The most appropriate time for replantation is difficult to define. Criteria should be assessed based on the degree of patient’s symptoms, on the necessity for calcium and vitamin D supplementation, and on the presence of an adynamic bone disease detected within bone histology. However, one always has to consider that the cryopreserved parathyroid tissue to be grafted is activated and proliferated, and it is therefore a potential reason for recurrent disease after replantation. A persistent failure to measure PTH accompanied by the necessity for constant calcium and vitamin D supplementation to maintain normocalcemia 6 months after parathyroid surgery are considered indications for replantation [12]. However, prolonged hypocalcemia is well known, especially in patients with a distinct renal osteopathy due to the immense “bone hunger” post-parathyroidectomy [30]. The long range of up to 86 months in our patients demonstrates that hypoparathyroidism may become evident even a long time after surgery. It may result from a disturbed perfusion of the transplanted parathyroid tissue due to surgery at the grafted arm (e.g., after establishing a new arteriovenous fistula), a delayed referral through the attending nephrologists, or the preference of patients to wait for delayed graft functionality.

Cryopreservation and storage of parathyroid tissues are costly, and these costs are not covered by health insurance in Germany. Furthermore, cryopreservation requires a complex infrastructure to maintain a good quality of tissue preservation. Our data underline a very low risk of 1.3 % of developing persistent hypocalcemia after initial surgery with simultaneous autotransplantation. The risk seems to be highest among patients with suspected incomplete resections and in those who undergo cervical reoperations or total parathyroidectomy without simultaneous autotransplantation. At least in the latter scenarios, cryopreservation of parathyroid tissue seems to be indispensable. From an economic point of view, the necessity to cryopreserve parathyroid tissue in all patients undergoing parathyroidectomy for rHPT seems to be questionable.

Nevertheless, one has to consider that persistent hypoparathyroidism can be life-threatening and, without having cryopreserved parathyroid tissue “up one’s sleeve,” it is difficult to treat. The only substitute parathyroid hormone available so far (Teriparatide) needs to be applied subcutaneously and is accredited only for osteoporosis [31, 32]. If nasally applicable PTH [33, 34] were available, it would alter the necessity to cryopreserve at all, and may have an influence on the autotransplantation process as well.

Conclusions

Because of the lack of reliable factors in predicting postoperative hypoparathyroidism, cryopreservation of parathyroid tissue would be desirable in any patient undergoing parathyroid surgery. In view of institutional costs and economic concerns, cryopreservation for all patients may not be realistic; it should, however, be performed at least in patients with suspected incomplete resections, patients undergoing reoperation, and patients who receive a total parathyroidectomy without autotransplantation.
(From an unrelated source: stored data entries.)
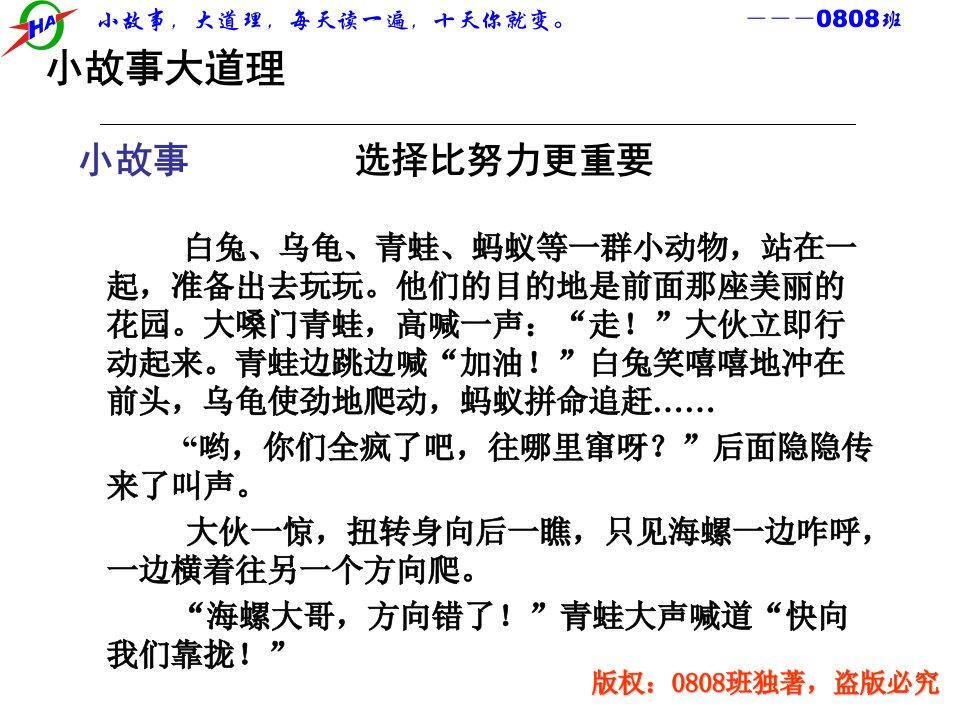 HA

小故事，大道理，每天读一遍，十天你就变。

———0808班

小故事大道理

小故事　　选择比努力更重要

白兔、乌龟、青蛙、蚂蚁等一群小动物，站在一起，准备出去玩玩。他们的目的地是前面那座美丽的花园。大嗓门青蛙，高喊一声：“走！”大伙立即行动起来。青蛙边跳边喊“加油！”白兔笑嘻嘻地冲在前头，乌龟使劲地爬动，蚂蚁拼命追赶……

“哟，你们全疯了吧，往哪里窜呀？”后面隐隐传来了叫声。

大伙一惊，扭转身向后一瞧，只见海螺一边咋呼，一边横着往另一个方向爬。

“海螺大哥，方向错了！”青蛙大声喊道“快向我们靠拢！”

版权：0808班独著，盗版必究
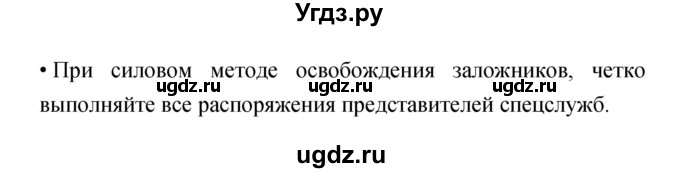 Угдз.ру

• При силовом методе освобождения заложников, четко выполняйте все распоряжения представителей спецслужб.

ugdz.ru ugdz.ru ugdz.ru

ugdz.ru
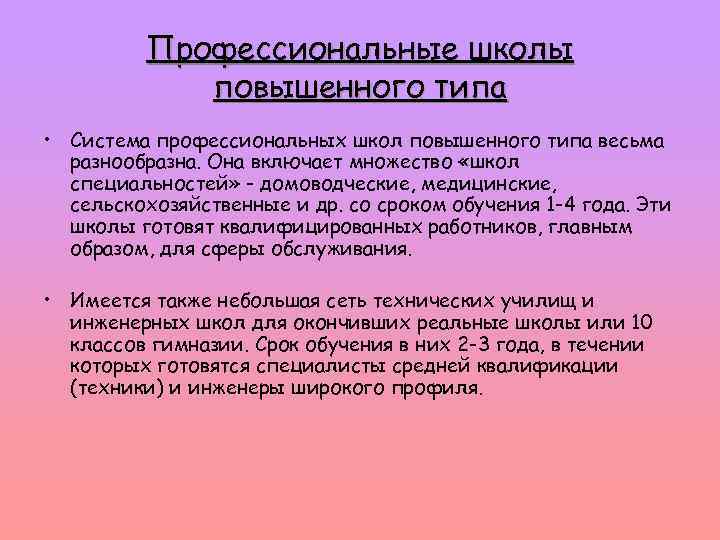 Профессиональные школы повышенного типа

• Система профессиональных школ повышенного типа весьма разнообразна. Она включает множество «школ специальностей» - домоводческие, медицинские, сельскохозяйственные и др. со сроком обучения 1-4 года. Эти школы готовят квалифицированных работников, главным образом, для сферы обслуживания.

• Имеется также небольшая сеть технических училищ и инженерных школ для окончивших реальные школы или 10 классов гимназии. Срок обучения в них 2-3 года, в течении которых готовятся специалисты средней квалификации (техники) и инженеры широкого профиля.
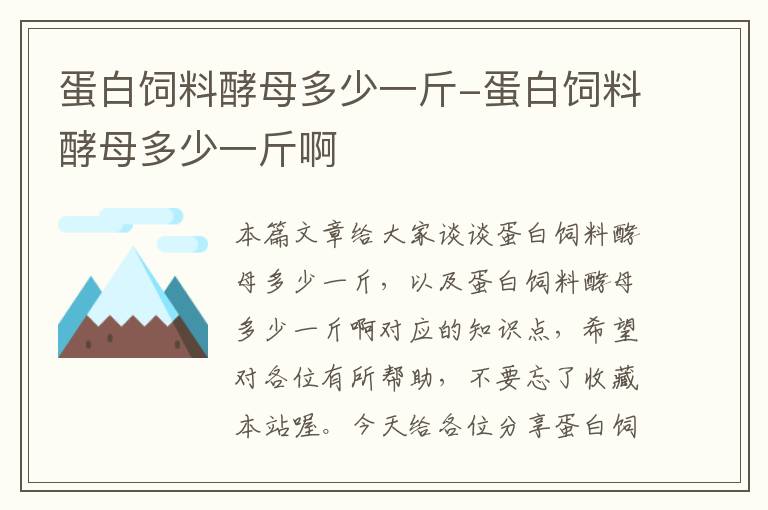 蛋白饲料酵母多少一斤-蛋白饲料酵母多少一斤啊

本篇文章给大家谈谈蛋白饲料酵母多少一斤，以及蛋白饲料酵母多少一斤啊对应的知识点，希望对各位有所帮助，不要忘了收藏本站喔。今天给各位分享蛋白饲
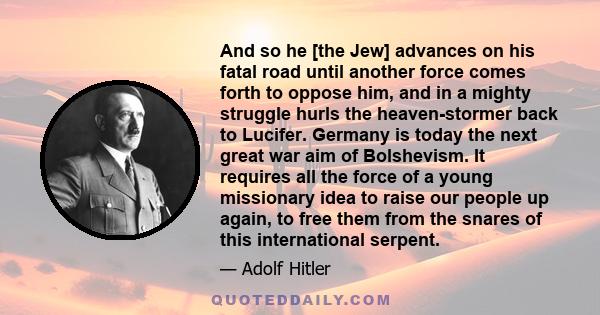 And so he [the Jew] advances on his fatal road until another force comes forth to oppose him, and in a mighty struggle hurls the heaven-stormer back to Lucifer. Germany is today the next great war aim of Bolshevism. It requires all the force of a young missionary idea to raise our people up again, to free them from the snares of this international serpent.

— Adolf Hitler

QUOTEDDAILY.COM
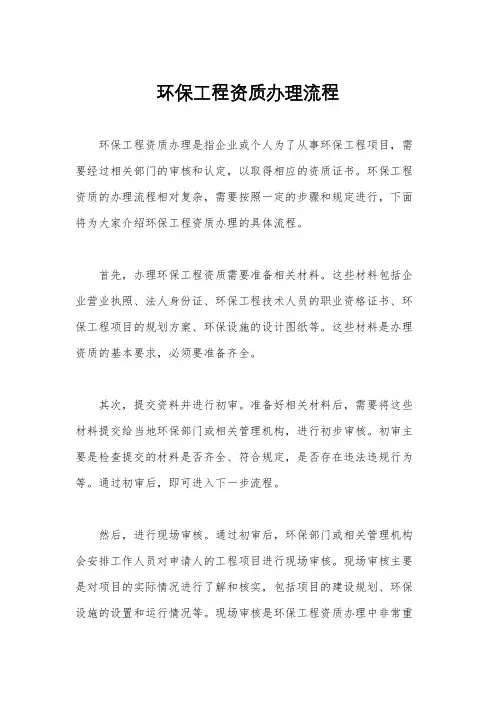 环保工程资质办理流程

环保工程资质办理是指企业或个人为了从事环保工程项目，需要经过相关部门的审核和认定，以取得相应的资质证书。环保工程资质的办理流程相对复杂，需要按照一定的步骤和规定进行，下面将为大家介绍环保工程资质办理的具体流程。

首先，办理环保工程资质需要准备相关材料。这些材料包括企业营业执照、法人身份证、环保工程技术人员的职业资格证书、环保工程项目的规划方案、环保设施的设计图纸等。这些材料是办理资质的基本要求，必须要准备齐全。

其次，提交资料并进行初审。准备好相关材料后，需要将这些材料提交给当地环保部门或相关管理机构，进行初步审核。初审主要是检查提交的材料是否齐全、符合规定，是否存在违法违规行为等。通过初审后，即可进入下一步流程。

然后，进行现场审核。通过初审后，环保部门或相关管理机构会安排工作人员对申请人的工程项目进行现场审核。现场审核主要是对项目的实际情况进行了解和核实，包括项目的建设规划、环保设施的设置和运行情况等。现场审核是环保工程资质办理中非常重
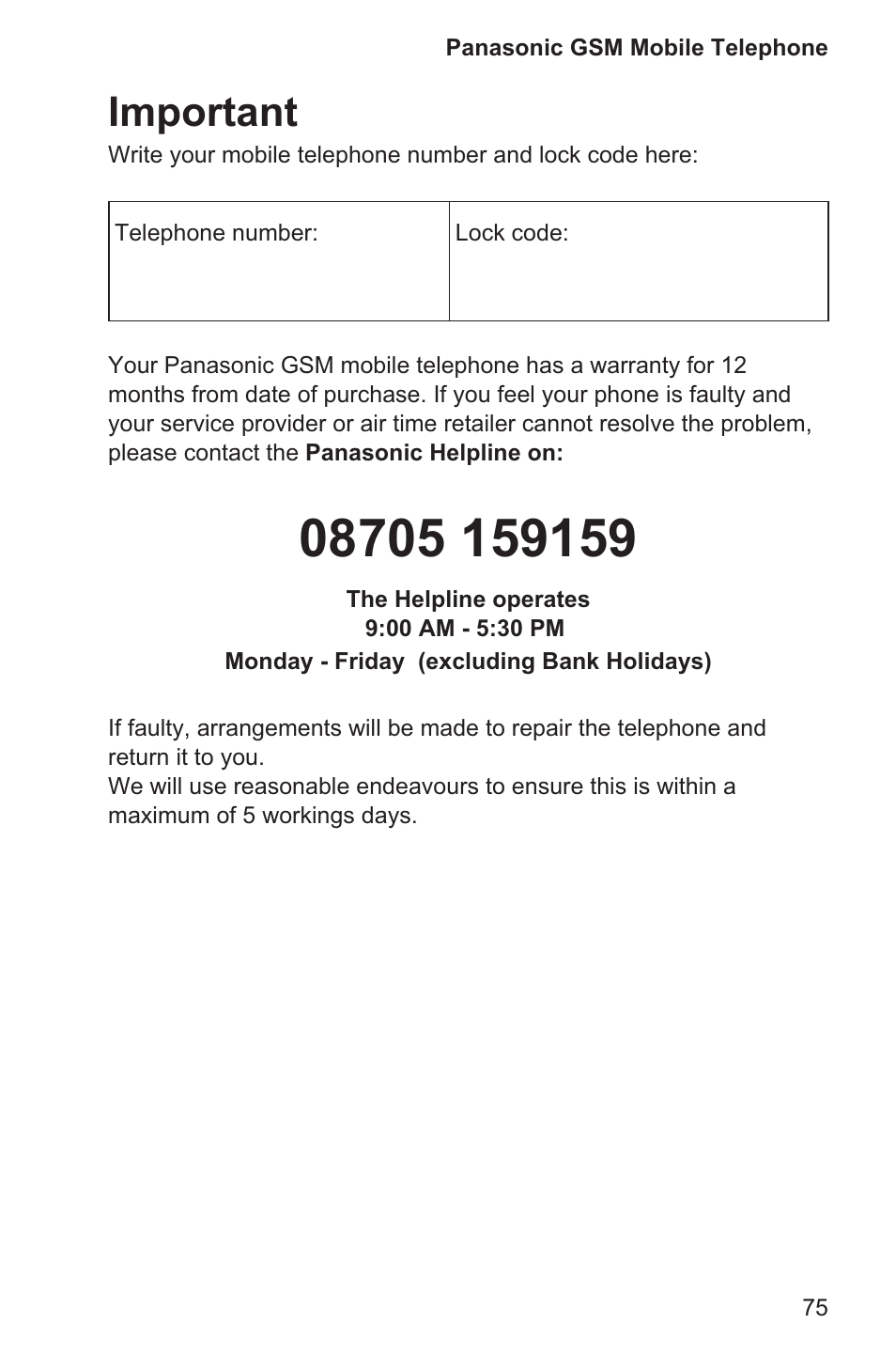 Panasonic GSM Mobile Telephone

Important

Write your mobile telephone number and lock code here:

| Telephone number: | Lock code: |
|---|---|

Your Panasonic GSM mobile telephone has a warranty for 12 months from date of purchase. If you feel your phone is faulty and your service provider or air time retailer cannot resolve the problem, please contact the Panasonic Helpline on:

08705 159159

The Helpline operates
9:00 AM - 5:30 PM
Monday - Friday (excluding Bank Holidays)

If faulty, arrangements will be made to repair the telephone and return it to you.
We will use reasonable endeavours to ensure this is within a maximum of 5 workings days.

75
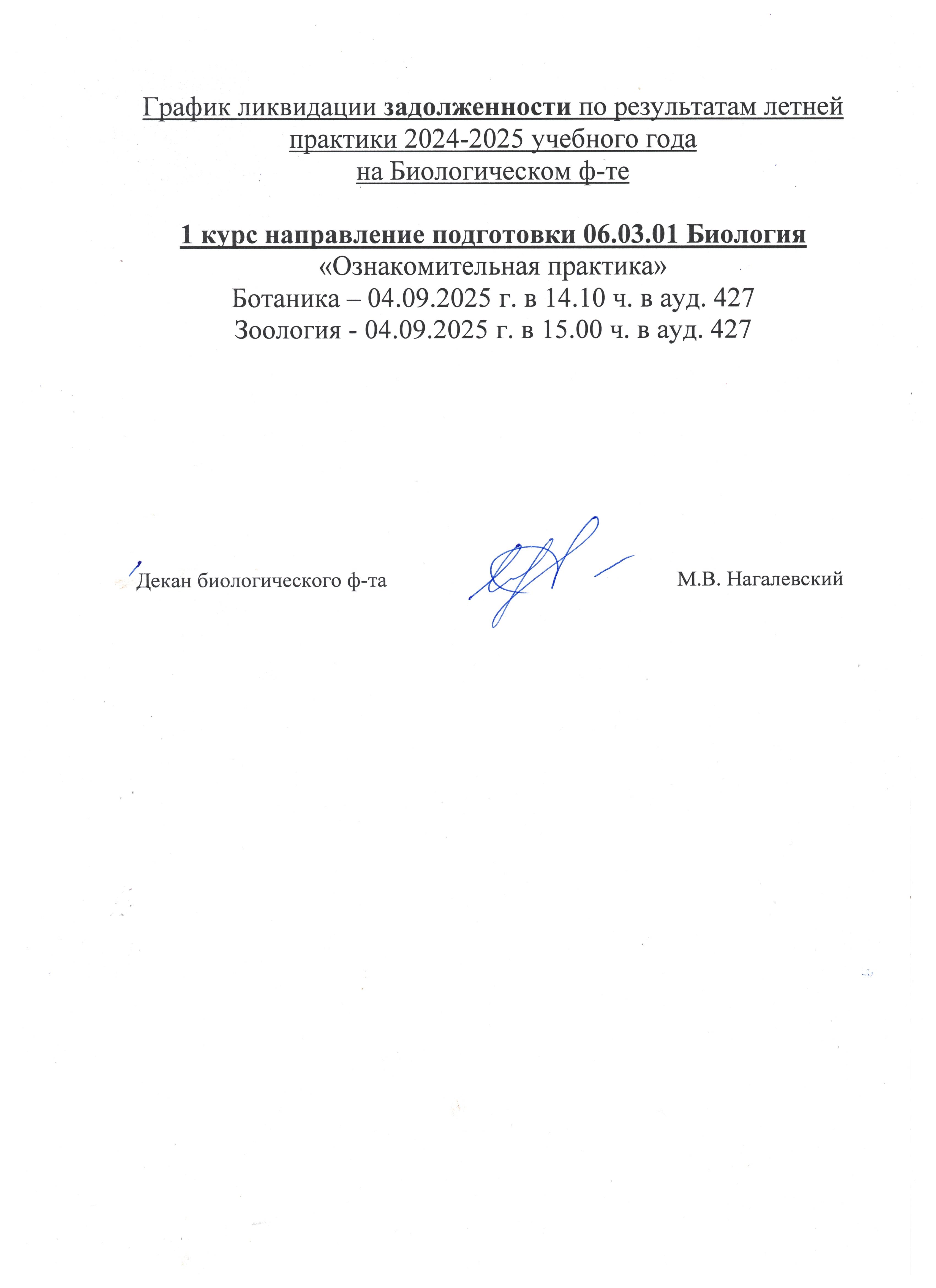 График ликвидации задолженности по результатам летней практики 2024-2025 учебного года на Биологическом ф-те

1 курс направление подготовки 06.03.01 Биология
«Ознакомительная практика»
Ботаника – 04.09.2025 г. в 14.10 ч. в ауд. 427
Зоология - 04.09.2025 г. в 15.00 ч. в ауд. 427

Декан биологического ф-та М.В. Нагалевский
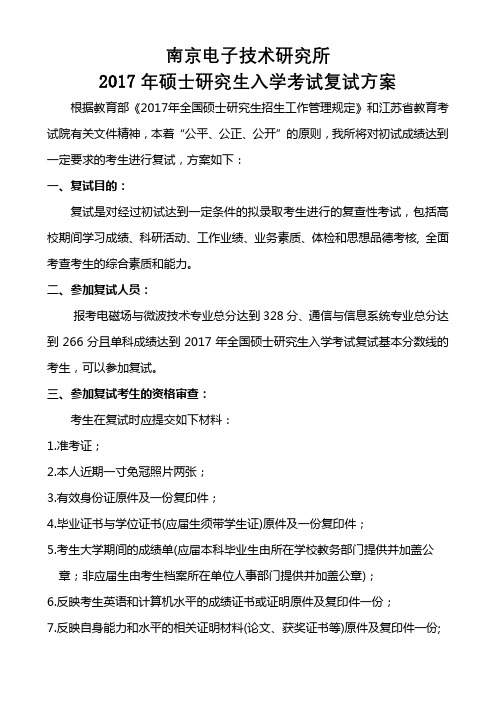 南京电子技术研究所
2017 年硕士研究生入学考试复试方案

根据教育部《2017年全国硕士研究生招生工作管理规定》和江苏省教育考试院有关文件精神，本着“公平、公正、公开”的原则，我所将对初试成绩达到一定要求的考生进行复试，方案如下：

一、复试目的：

复试是对经过初试达到一定条件的拟录取考生进行的复查性考试，包括高校期间学习成绩、科研活动、工作业绩、业务素质、体检和思想品德考核, 全面考查考生的综合素质和能力。

二、参加复试人员：

报考电磁场与微波技术专业总分达到 328 分、通信与信息系统专业总分达到 266 分且单科成绩达到 2017 年全国硕士研究生入学考试复试基本分数线的考生，可以参加复试。

三、参加复试考生的资格审查：

考生在复试时应提交如下材料：

1.准考证；

2.本人近期一寸免冠照片两张；

3.有效身份证原件及一份复印件；

4.毕业证书与学位证书(应届生须带学生证)原件及一份复印件；

5.考生大学期间的成绩单(应届本科毕业生由所在学校教务部门提供并加盖公章；非应届生由考生档案所在单位人事部门提供并加盖公章)；

6.反映考生英语和计算机水平的成绩证书或证明原件及复印件一份；

7.反映自身能力和水平的相关证明材料(论文、获奖证书等)原件及复印件一份;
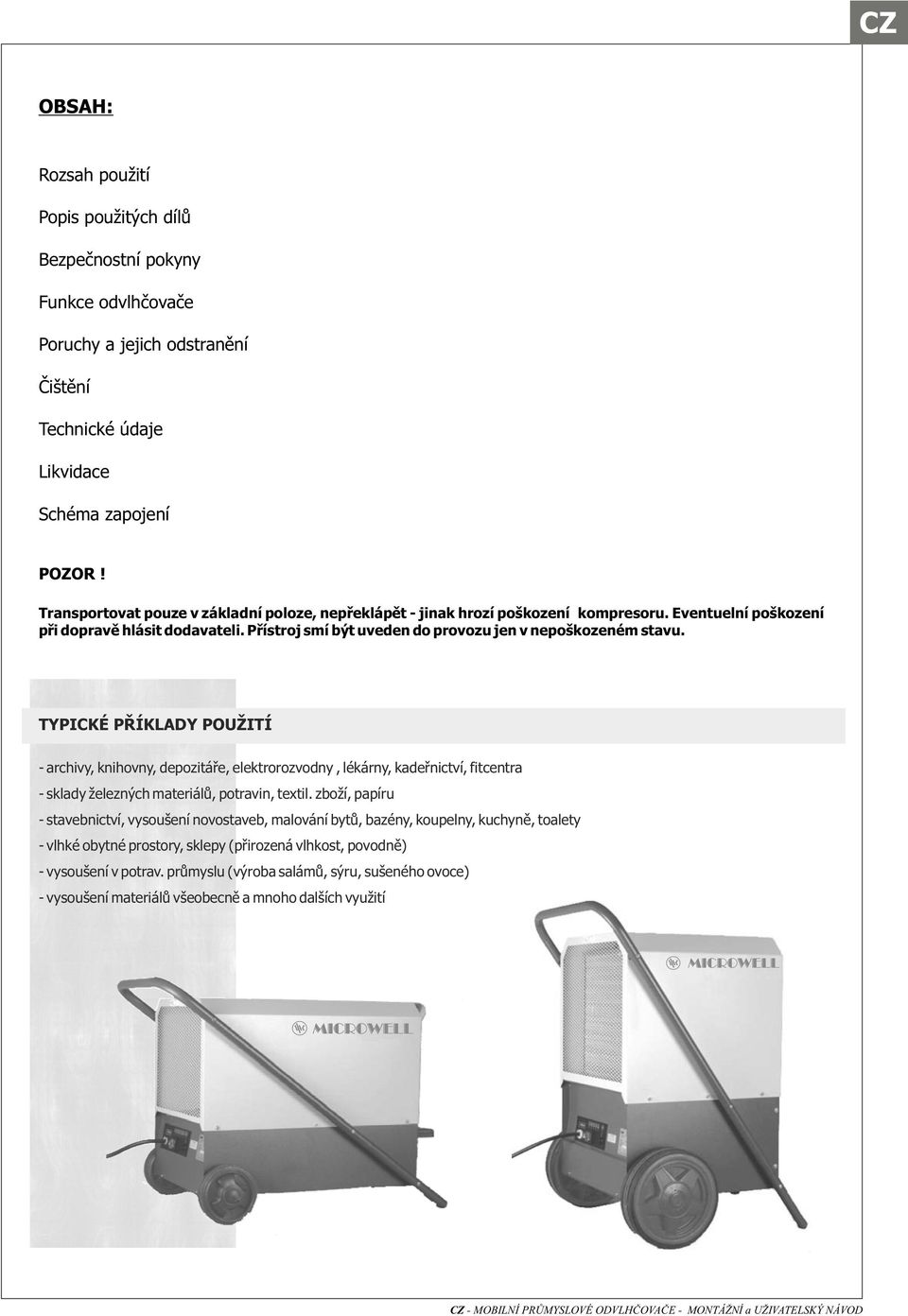 CZ

OBSAH:

Rozsah použití

Popis použitých dílů

Bezpečnostní pokyny

Funkce odvlhčovače

Poruchy a jejich odstranění

Čištění

Technické údaje

Likvidace

Schéma zapojení

POZOR !

Transportovat pouze v základní poloze, nepřeklápět - jinak hrozí poškození kompresoru. Eventuelní poškození při dopravě hlásit dodavateli. Přístroj smí být uveden do provozu jen v nepoškozeném stavu.

TYPICKÉ PŘÍKLADY POUŽITÍ

- archivy, knihovny, depozitáře, elektrorozvodny , lékárny, kadeřnictví, fitcentra

- sklady železných materiálů, potravin, textil. zboží, papíru

- stavebnictví, vysoušení novostaveb, malování bytů, bazény, koupelny, kuchyně, toalety

- vlhké obytné prostory, sklepy (přirozená vlhkost, povodně)

- vysoušení v potrav. průmyslu (výroba salámů, sýru, sušeného ovoce)

- vysoušení materiálů všeobecně a mnoho dalších využití

MICROWELL

MICROWELL

CZ - MOBILNÍ PRŮMYSLOVÉ ODVLHČOVAČE - MONTÁŽNÍ a UŽIVATELSKÝ NÁVOD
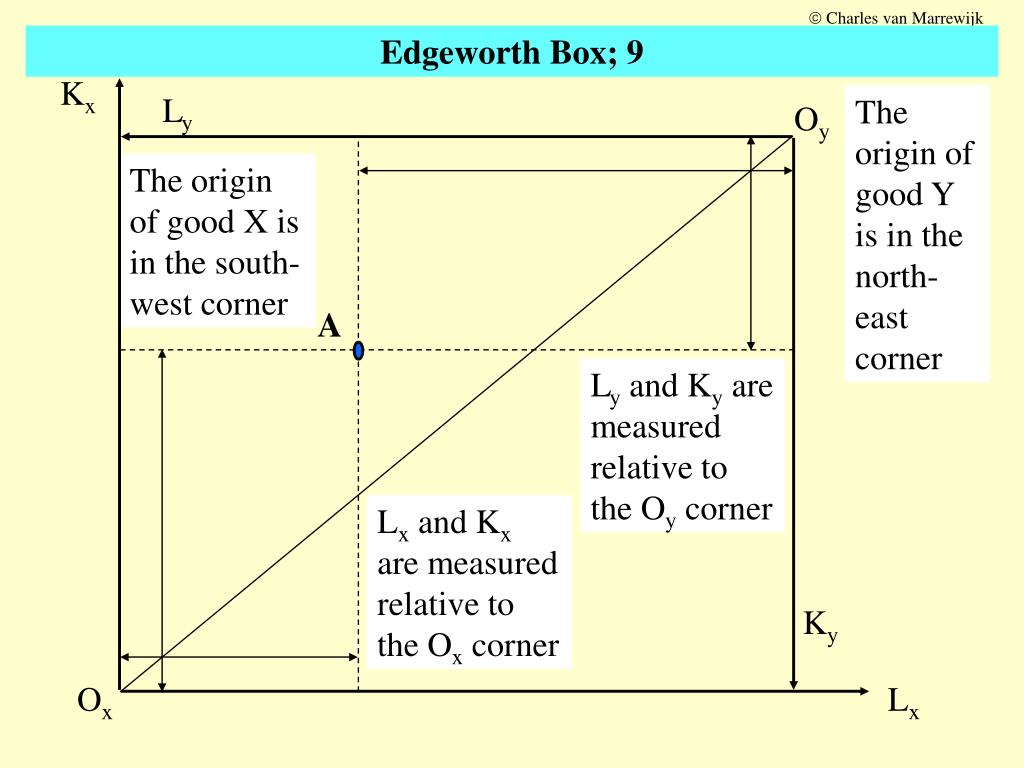 © Charles van Marrewijk

Edgeworth Box; 9

$K_x$

$L_y$

$O_y$

The origin of good Y is in the north-east corner

The origin of good X is in the south-west corner

A

$L_y$ and $K_y$ are measured relative to the $O_y$ corner

$L_x$ and $K_x$ are measured relative to the $O_x$ corner

$K_y$

$O_x$

$L_x$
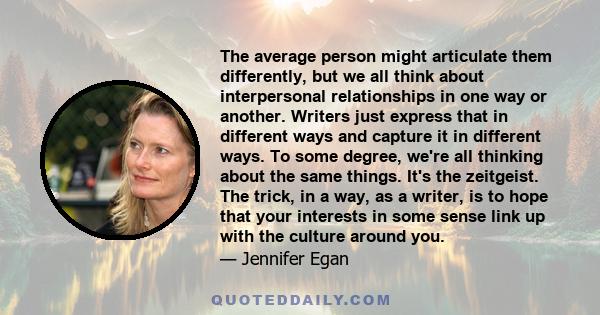 The average person might articulate them differently, but we all think about interpersonal relationships in one way or another. Writers just express that in different ways and capture it in different ways. To some degree, we're all thinking about the same things. It's the zeitgeist. The trick, in a way, as a writer, is to hope that your interests in some sense link up with the culture around you.

— Jennifer Egan

QUOTEDDAILY.COM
The benefit for patients with permanent postoperative hypoparathyroidism mainly consists of avoidance of lifelong supplemental treatment and, possibly, prevention of adynamic bone disease. Good techniques of freezing and thawing as well as an elaborated preoperative analysis and selection of the tissue are essential for successful replantation. The functionality and viability of parathyroid tissue after more than two years of cryopreservation has to be evaluated in further cellular studies.